═════ Available data ═════

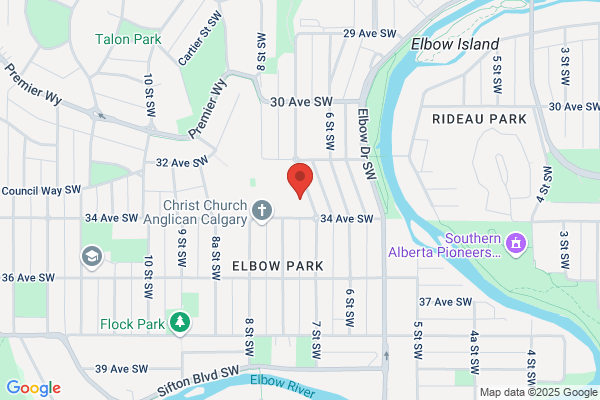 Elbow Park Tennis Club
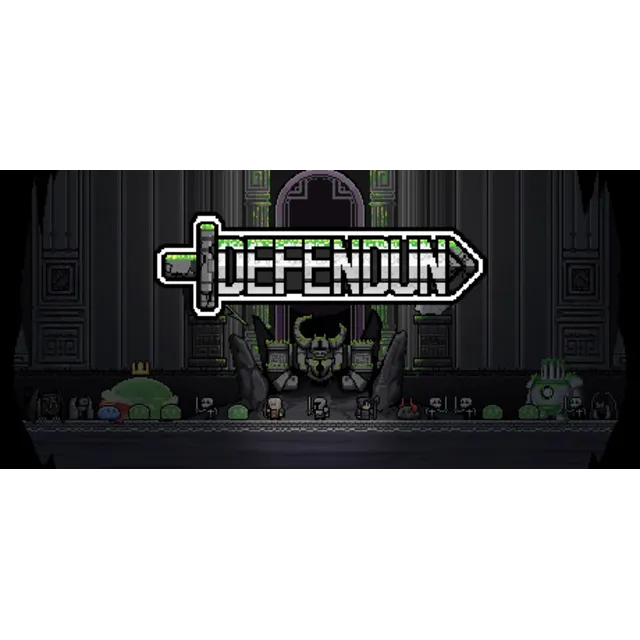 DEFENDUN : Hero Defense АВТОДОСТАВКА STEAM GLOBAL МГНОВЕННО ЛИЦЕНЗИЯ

═════
═════ Available data ═════

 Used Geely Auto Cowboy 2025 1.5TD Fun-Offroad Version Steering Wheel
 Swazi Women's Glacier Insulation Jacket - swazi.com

═════

## Task item
Taking the records above, print only and exactly the lines from the line with "Elbow Park Tennis Club" to the line with "DEFENDUN : Hero", both kept, and exclude pictures.

## Written solution
 Elbow Park Tennis Club
 DEFENDUN : Hero Defense АВТОДОСТАВКА STEAM GLOBAL МГНОВЕННО ЛИЦЕНЗИЯ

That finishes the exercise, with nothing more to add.